Peco says it spent $15 million on storm
Just in time for a new snowstorm, Peco Energy Co. says it spent $15 million to restore service to 225,000 customers who lost power in last week's blizzard.
Just in time for a new snowstorm, Peco Energy Co. says it spent $15 million to restore service to 225,000 customers who lost power in last week's blizzard.
The five-day expense included overtime, materials and snow removal, said Michael Wood, a Peco spokesman.
In addition to 800 of its own employees, Peco employed 630 local contractors and workers from utilities as far away as Baltimore, Chicago, and Battle Creek, Mich.
Under the industry's mutual-assistance pact, Peco must pay the salaries and costs for feeding and lodging the out-of-town utility workers.

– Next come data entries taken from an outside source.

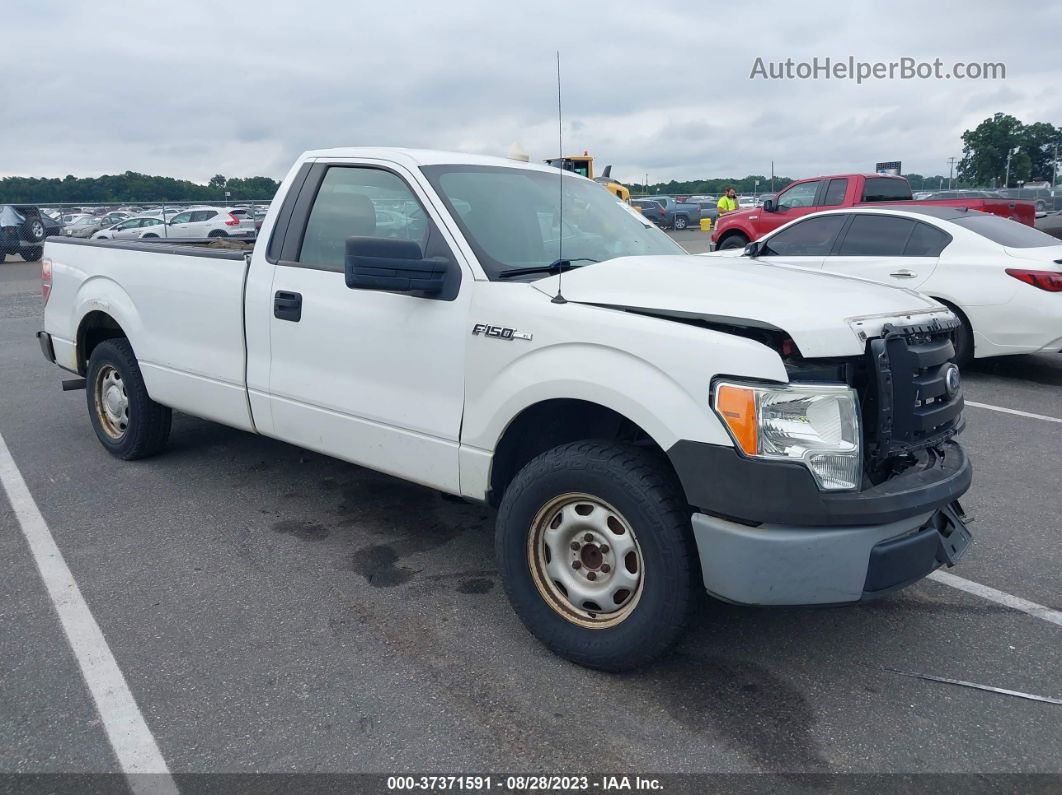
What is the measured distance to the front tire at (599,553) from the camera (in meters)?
3.02

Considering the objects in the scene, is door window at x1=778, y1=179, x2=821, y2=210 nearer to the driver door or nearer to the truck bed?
the truck bed

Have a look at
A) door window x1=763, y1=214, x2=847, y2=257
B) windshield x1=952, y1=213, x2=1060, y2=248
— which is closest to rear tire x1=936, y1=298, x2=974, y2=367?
windshield x1=952, y1=213, x2=1060, y2=248

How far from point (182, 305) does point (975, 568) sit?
170 inches

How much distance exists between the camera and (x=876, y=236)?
883 centimetres

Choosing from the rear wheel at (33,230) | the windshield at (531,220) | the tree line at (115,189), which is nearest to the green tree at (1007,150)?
the tree line at (115,189)

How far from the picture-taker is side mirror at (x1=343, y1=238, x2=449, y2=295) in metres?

It will recover the expenses in a future rate filing, in which the emergency-repair costs are averaged over several years.
Virtually every customer's service was restored by Saturday night, Wood said. Now, a new problem is emerging: outages caused by snow melt seeping into underground cables. "It's kind of a predictable pattern," he said.
Last week's storm was the seventh-worst the utility has suffered. A January 1994 ice storm knocked out 520,000 of Peco's 1.6 million customers. Hurricane Isabel in 2003 took out 517,000.
In New Jersey, Atlantic City Electric spokeswoman Sandra May said last night that service had been restored to all but 10 of the more than 100,000 customers who lost power. Public Service Electric & Gas Co. said service had been restored by Friday to 58,000 customers. Neither utility had a cost estimate.